SOAL A:
Tulis ulang bagian teks tentang harga minyak mentah, dari "Tak hanya itu, lonjakan" sampai dengan "hingga 85 persen.", dan ganti "Sri Lanka" dengan "Myanmar".
SOAL B:
Jawablah pertanyaan berikut berdasarkan teks tentang harga minyak mentah.
(i) Di kota mana pertemuan Menkeu dan Gubernur Bank Sentral G20 berlangsung?
(ii) Level harga berapa yang sempat disentuh minyak mentah?
(iii) Hingga berapa persen harga gas alam melesat?

TEKS UNTUK ANALISIS:

BIMATA.ID, Jakarta- Menteri Keuangan Sri Mulyani tak habis pikir melihat tren kenaikan harga minyak mentah dunia saat ini, padahal kata dia pada awal-awal pandemi Covid-19 di April 2020 harga minyak saat itu sempat bergerak negatif, tapi saat ini harga minyak sudah naik hampir 350 persen.
Hal tersebut dikatakan Sri Mulyani saat melakukan pertemuan Menkeu dan Gubernur Bank Sentral G20 di Bali, Jumat (15/7/2022).
“Sekarang kita menghadapi situasi ekstrem,” kata Sri Mulyani.
Kondisi kata dia makin menambah buruk situasi ekonomi global, usai sempat ingin pulih usai pandemi Covid-19.
Lebih lanjut mantan Direktur Pelaksana Bank Dunia ini menjelaskan perang yang terjadi antara Rusia dan Ukraina menjadi salah satu faktor meningkat harga sejumlah komoditas global termasuk komoditi energi.
Minyak mentah dikatakan Sri Mulyani saat ini harganya makin tak karuan, sempat menyentuh level USD140/barel telah membuat kenaikan inflasi disejumlah negara, Amerika Serikat, Inggris hingga negara Eropa.
Tak hanya itu, lonjakan harga minyak mentah ini juga telah menumbangkan sejumlah negara, sebut saja Sri Lanka yang harus menelan pil pahit karena mengalami resesi hingga 85 persen.
Begitu juga dengan harga gas alam yang melesat hingga 60 persen, kondisi kata Sri Mulyani menambah penuh ketidakpastian ekonomi global.

DATA EKSTRAKSI:
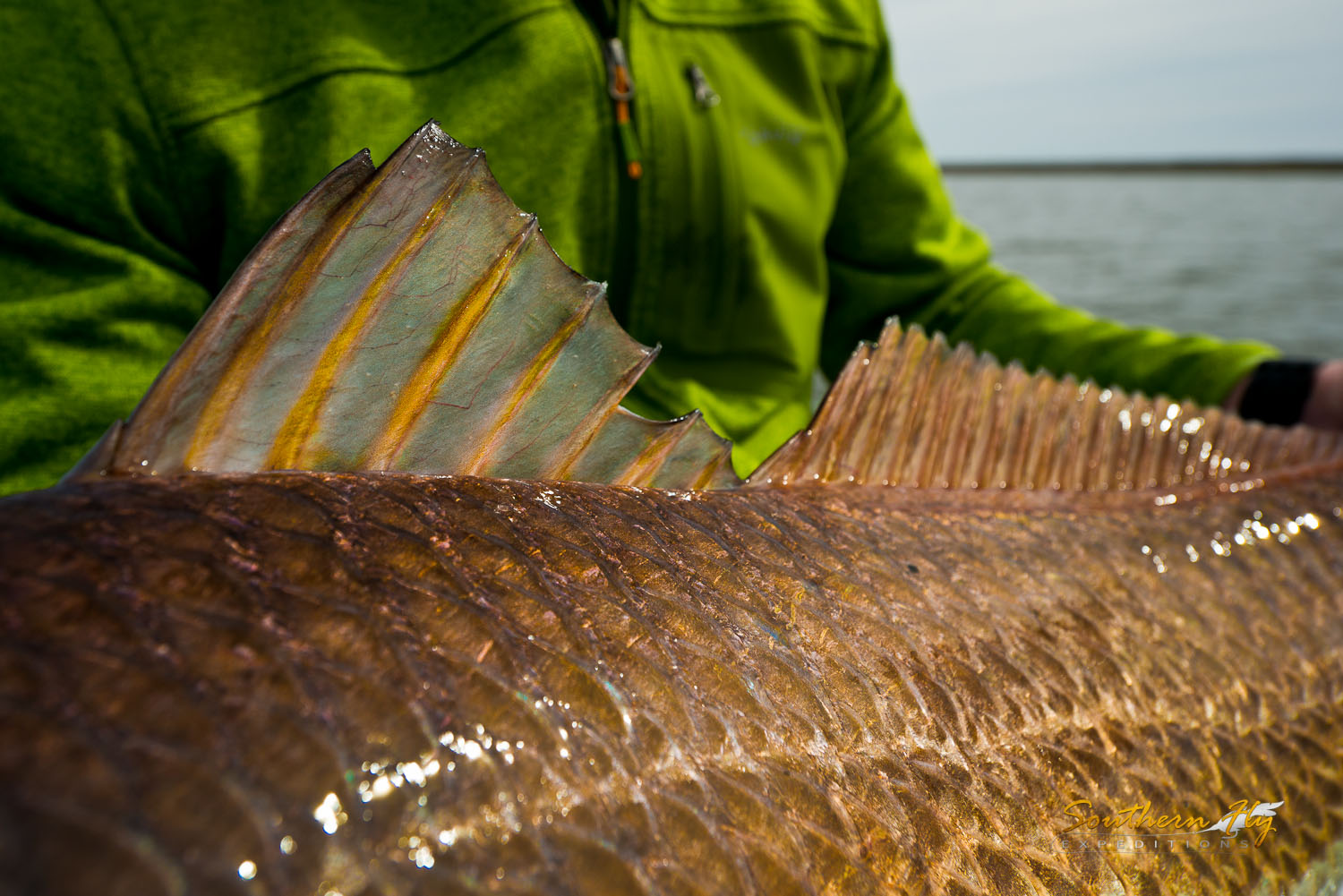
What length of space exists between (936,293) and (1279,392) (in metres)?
0.77

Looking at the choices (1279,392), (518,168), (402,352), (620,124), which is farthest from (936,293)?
(402,352)

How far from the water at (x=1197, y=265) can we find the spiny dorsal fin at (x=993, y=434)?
173 inches

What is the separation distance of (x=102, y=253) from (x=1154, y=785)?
55.4 inches

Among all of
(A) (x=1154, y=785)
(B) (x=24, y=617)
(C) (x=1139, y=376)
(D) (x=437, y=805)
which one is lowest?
(C) (x=1139, y=376)

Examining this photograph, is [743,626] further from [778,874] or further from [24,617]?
[24,617]

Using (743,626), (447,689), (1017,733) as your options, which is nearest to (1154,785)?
(1017,733)

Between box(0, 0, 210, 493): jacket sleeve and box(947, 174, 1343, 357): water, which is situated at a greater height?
box(0, 0, 210, 493): jacket sleeve

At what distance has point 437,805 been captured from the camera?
59 cm

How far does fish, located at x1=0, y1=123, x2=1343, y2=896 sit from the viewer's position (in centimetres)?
55

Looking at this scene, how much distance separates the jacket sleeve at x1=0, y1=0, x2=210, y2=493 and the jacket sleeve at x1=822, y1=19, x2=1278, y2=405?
144cm

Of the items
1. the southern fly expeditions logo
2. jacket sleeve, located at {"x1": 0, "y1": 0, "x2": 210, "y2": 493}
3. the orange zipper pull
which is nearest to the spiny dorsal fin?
the southern fly expeditions logo

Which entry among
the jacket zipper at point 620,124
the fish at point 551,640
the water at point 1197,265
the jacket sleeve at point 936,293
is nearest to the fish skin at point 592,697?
the fish at point 551,640

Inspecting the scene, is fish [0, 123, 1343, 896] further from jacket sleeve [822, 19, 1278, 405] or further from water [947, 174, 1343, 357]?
water [947, 174, 1343, 357]

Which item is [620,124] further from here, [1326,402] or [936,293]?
[1326,402]
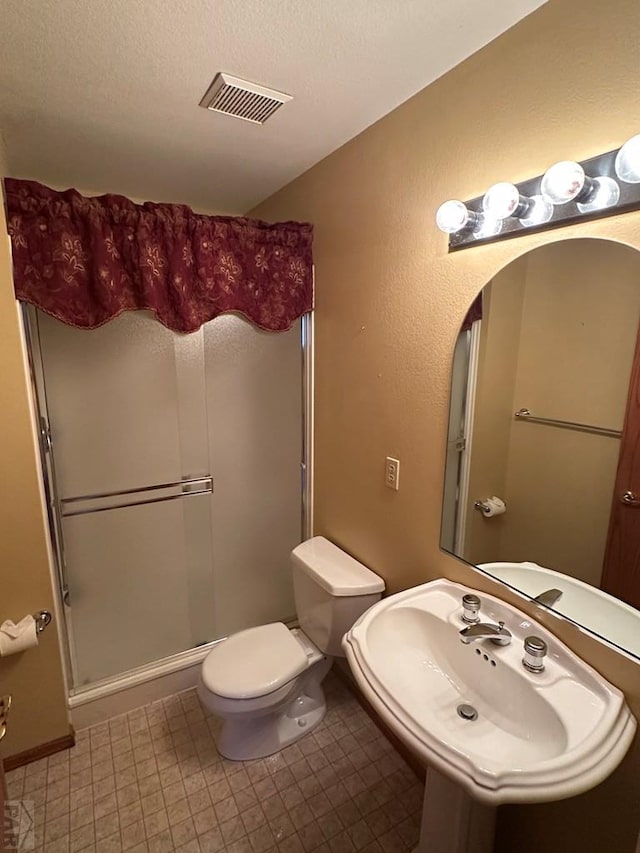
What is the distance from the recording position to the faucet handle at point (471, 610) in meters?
1.18

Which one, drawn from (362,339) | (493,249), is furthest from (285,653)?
(493,249)

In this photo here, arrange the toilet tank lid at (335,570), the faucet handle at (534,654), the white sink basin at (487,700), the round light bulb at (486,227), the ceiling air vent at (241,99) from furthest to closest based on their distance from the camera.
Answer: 1. the toilet tank lid at (335,570)
2. the ceiling air vent at (241,99)
3. the round light bulb at (486,227)
4. the faucet handle at (534,654)
5. the white sink basin at (487,700)

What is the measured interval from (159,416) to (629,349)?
1712 millimetres

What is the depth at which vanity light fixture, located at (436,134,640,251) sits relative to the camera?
34.3 inches

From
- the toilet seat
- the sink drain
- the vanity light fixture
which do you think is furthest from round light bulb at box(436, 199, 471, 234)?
the toilet seat

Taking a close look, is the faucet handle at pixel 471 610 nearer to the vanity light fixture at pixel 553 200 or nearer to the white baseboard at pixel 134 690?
the vanity light fixture at pixel 553 200

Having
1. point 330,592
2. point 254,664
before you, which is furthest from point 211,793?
point 330,592

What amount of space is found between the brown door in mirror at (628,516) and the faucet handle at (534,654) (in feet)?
0.67

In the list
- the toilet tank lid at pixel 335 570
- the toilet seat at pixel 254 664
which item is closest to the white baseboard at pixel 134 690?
the toilet seat at pixel 254 664

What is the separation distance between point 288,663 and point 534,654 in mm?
958

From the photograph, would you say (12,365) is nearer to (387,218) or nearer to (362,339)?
(362,339)

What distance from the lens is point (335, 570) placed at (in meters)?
1.74

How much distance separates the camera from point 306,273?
1927 mm

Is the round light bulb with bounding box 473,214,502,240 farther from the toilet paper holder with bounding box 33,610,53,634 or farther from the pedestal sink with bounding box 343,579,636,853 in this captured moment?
the toilet paper holder with bounding box 33,610,53,634
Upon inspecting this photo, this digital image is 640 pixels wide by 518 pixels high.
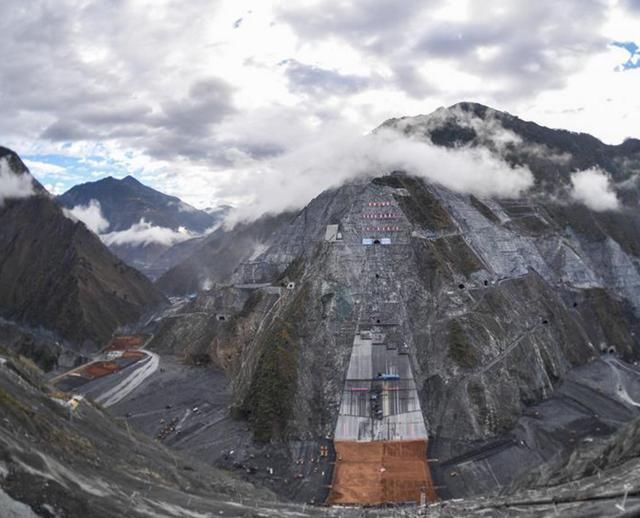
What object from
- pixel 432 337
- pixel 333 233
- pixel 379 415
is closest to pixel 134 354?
pixel 333 233

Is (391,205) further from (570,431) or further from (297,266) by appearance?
(570,431)

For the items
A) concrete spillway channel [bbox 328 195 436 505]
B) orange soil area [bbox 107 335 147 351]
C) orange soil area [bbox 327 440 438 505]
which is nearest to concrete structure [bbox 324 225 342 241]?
concrete spillway channel [bbox 328 195 436 505]

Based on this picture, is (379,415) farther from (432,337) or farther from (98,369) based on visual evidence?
(98,369)

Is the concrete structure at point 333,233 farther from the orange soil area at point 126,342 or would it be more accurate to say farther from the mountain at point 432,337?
the orange soil area at point 126,342

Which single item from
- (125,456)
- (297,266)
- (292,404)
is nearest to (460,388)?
(292,404)

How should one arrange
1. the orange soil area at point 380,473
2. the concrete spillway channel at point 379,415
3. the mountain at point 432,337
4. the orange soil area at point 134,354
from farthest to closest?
the orange soil area at point 134,354, the mountain at point 432,337, the concrete spillway channel at point 379,415, the orange soil area at point 380,473

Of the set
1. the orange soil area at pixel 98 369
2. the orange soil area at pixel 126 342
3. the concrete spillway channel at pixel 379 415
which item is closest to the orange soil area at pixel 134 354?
the orange soil area at pixel 98 369

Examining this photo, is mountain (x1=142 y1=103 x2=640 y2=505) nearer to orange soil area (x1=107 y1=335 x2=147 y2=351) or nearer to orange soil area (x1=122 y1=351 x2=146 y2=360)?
Answer: orange soil area (x1=122 y1=351 x2=146 y2=360)
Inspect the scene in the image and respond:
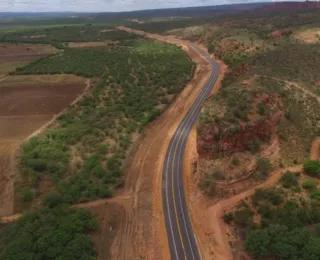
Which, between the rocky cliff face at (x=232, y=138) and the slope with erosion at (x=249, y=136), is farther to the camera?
the rocky cliff face at (x=232, y=138)

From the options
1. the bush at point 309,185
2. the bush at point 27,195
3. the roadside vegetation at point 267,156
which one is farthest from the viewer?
the bush at point 27,195

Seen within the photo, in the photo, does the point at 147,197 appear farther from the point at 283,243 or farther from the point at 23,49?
the point at 23,49

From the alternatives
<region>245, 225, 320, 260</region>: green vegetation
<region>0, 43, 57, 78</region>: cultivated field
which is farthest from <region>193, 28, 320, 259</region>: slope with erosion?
<region>0, 43, 57, 78</region>: cultivated field

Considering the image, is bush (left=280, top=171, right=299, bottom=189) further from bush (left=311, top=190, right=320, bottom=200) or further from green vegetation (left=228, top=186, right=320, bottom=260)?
bush (left=311, top=190, right=320, bottom=200)

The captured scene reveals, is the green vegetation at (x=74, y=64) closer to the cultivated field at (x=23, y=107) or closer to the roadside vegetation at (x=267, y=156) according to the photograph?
the cultivated field at (x=23, y=107)

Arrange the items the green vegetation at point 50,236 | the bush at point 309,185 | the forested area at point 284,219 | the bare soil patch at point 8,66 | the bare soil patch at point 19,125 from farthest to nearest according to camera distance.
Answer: the bare soil patch at point 8,66
the bare soil patch at point 19,125
the bush at point 309,185
the green vegetation at point 50,236
the forested area at point 284,219

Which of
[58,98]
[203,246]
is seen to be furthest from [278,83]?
[58,98]

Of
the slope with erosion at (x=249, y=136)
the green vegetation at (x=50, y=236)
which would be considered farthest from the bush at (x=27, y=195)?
the slope with erosion at (x=249, y=136)
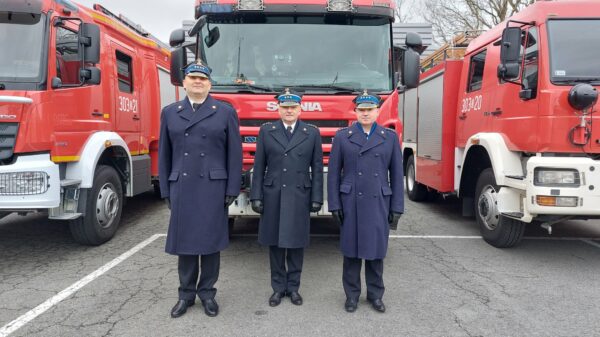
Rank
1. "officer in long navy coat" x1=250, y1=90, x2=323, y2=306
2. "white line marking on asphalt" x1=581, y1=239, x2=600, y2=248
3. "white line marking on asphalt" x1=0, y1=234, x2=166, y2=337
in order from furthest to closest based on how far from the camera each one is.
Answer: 1. "white line marking on asphalt" x1=581, y1=239, x2=600, y2=248
2. "officer in long navy coat" x1=250, y1=90, x2=323, y2=306
3. "white line marking on asphalt" x1=0, y1=234, x2=166, y2=337

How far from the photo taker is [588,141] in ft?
13.7

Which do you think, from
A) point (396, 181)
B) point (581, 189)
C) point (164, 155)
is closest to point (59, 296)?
point (164, 155)

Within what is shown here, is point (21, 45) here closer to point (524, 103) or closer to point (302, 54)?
point (302, 54)

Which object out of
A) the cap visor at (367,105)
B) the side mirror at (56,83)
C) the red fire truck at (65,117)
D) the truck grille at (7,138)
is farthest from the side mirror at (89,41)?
the cap visor at (367,105)

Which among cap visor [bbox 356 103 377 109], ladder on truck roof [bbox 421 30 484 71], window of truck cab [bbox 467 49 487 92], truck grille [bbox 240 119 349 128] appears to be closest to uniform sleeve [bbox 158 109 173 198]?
truck grille [bbox 240 119 349 128]

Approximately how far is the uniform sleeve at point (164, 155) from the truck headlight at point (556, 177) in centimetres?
349

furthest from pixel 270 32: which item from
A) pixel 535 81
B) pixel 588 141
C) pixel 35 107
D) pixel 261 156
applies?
pixel 588 141

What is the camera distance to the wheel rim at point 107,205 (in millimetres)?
5133

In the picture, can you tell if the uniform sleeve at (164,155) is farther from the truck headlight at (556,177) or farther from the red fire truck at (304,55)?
the truck headlight at (556,177)

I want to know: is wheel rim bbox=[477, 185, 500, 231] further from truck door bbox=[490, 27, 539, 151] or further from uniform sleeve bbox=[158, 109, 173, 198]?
uniform sleeve bbox=[158, 109, 173, 198]

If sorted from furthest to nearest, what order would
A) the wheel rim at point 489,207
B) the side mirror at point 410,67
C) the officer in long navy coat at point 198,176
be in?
1. the wheel rim at point 489,207
2. the side mirror at point 410,67
3. the officer in long navy coat at point 198,176

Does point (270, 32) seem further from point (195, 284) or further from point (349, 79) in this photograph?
point (195, 284)

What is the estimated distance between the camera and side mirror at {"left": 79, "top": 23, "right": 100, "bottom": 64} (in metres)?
4.45

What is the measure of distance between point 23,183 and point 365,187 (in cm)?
329
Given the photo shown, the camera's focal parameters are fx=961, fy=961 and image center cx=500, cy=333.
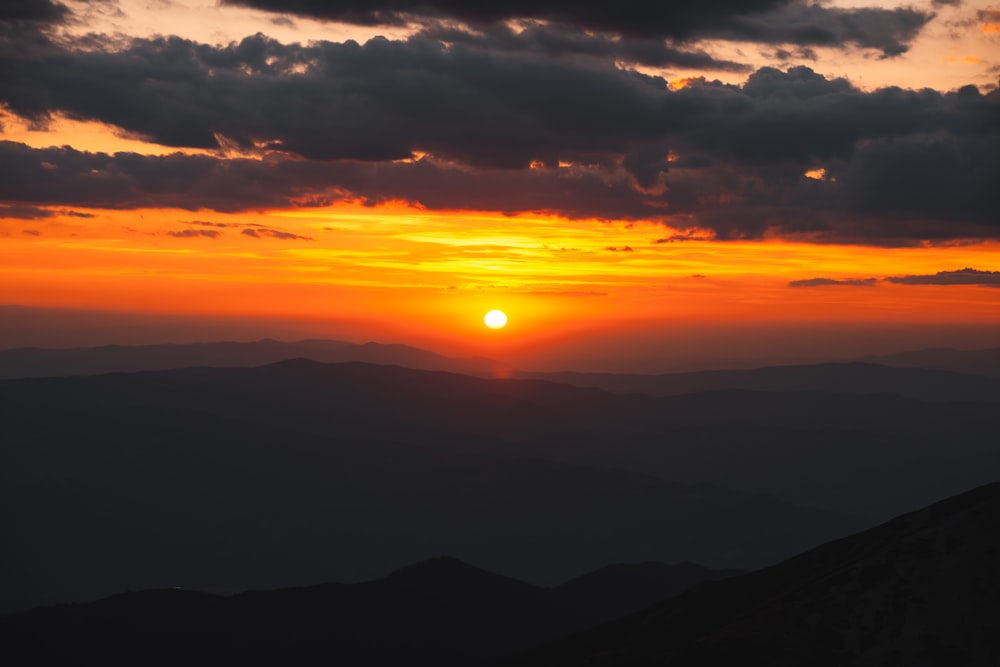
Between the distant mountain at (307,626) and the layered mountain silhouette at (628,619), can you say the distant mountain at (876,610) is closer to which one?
the layered mountain silhouette at (628,619)

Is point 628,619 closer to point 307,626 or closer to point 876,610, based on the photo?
point 876,610

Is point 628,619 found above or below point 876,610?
below

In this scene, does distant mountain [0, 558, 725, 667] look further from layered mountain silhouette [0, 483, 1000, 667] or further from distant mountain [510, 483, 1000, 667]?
distant mountain [510, 483, 1000, 667]

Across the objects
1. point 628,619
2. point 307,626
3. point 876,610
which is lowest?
point 307,626

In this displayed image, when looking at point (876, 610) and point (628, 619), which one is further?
point (628, 619)

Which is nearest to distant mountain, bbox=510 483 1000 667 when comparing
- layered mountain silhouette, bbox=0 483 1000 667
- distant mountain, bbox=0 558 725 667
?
layered mountain silhouette, bbox=0 483 1000 667

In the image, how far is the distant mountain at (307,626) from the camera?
17250 centimetres

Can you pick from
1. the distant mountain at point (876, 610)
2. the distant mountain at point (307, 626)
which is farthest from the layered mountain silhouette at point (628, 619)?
the distant mountain at point (307, 626)

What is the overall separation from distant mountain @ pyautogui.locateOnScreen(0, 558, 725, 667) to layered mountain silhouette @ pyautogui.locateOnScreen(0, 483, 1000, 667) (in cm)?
31

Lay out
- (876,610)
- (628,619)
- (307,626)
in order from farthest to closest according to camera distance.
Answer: (307,626) → (628,619) → (876,610)

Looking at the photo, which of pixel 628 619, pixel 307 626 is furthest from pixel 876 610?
pixel 307 626

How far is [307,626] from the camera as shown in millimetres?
180500

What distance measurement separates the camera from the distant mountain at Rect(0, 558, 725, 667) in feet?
566

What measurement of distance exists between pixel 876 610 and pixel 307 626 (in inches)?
4856
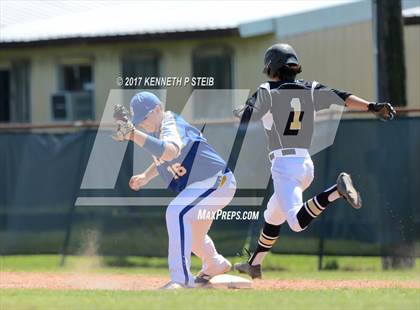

KOTAK JAWABAN A:
Tak hanya itu, lonjakan harga minyak mentah ini juga telah menumbangkan sejumlah negara, sebut saja Myanmar yang harus menelan pil pahit karena mengalami resesi hingga 85 persen.

KOTAK JAWABAN B:
(i) Bali.
(ii) USD140/barel.
(iii) Hingga 60 persen.